En la ciudad de los expulsados, todos poseen alguna marca que los identifica: la huella de una mordedura de un perro en la muñeca, un arañazo en el rostro de una mano desesperada; incluso heridas aún abiertas en los nudillos por los golpes que asestaron. Pero la mayoría de ellos porta una señal indeleble que trasciende la piel, bajo un corazón oscuro y pétreo: la vergüenza de haber sido rechazados por quienes viven al otro lado de la frontera. Finalmente, se cumplió la profecía.
Las
mujeres que se aferraban a las correas de sus defensores de cuatro patas como a
la propia vida, dejaron de hacerlo; los gritos que clamaban auxilio encontraron
otras voces que acudieron a la llamada, y las personas de bien lograron romper
el silencio cómplice y alzaron el rostro para acusar a los feroces criminales.
Cesó el miedo, y la luz se abrió paso.
No
hubo héroes, ni nuevas leyes, ni siquiera una fuerza sobrenatural que hiciera
reaccionar a las víctimas. Fueron los
niños los que pronunciaron el primer «No».

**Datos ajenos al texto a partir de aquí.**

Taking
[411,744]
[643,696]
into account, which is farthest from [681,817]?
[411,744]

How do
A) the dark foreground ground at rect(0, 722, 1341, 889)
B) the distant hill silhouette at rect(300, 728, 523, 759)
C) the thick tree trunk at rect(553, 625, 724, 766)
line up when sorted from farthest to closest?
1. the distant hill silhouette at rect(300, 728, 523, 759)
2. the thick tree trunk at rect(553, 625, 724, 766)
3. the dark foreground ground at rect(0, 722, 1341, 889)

Con palabras frágiles y miradas llenas de preguntas interpelaron al
mundo. Ninguno de sus congéneres les contestó; solo la vida les dio respuestas
dejándolos crecer y ser hombres y mujeres de verdad. Se convirtieron, con su
valor, en escudos de sus madres y hermanas, de sus amigas y vecinas, y todas
ellas aprendieron a vestirse con el espíritu de la dignidad.
Ningún puño encendido volvió a rozar el cuerpo de una mujer.
Los
despreciados fueron exiliados de la sociedad, condenados a mostrar su estigma.
Y solo a veces, muy de tarde en tarde, algún chiquillo consigue cruzar movido
por la curiosidad y, apenado, les deja una caricia o una sonrisa transparente. Nadie
sabe que esa añoranza que despierta en ellos es ahora su peor destierro.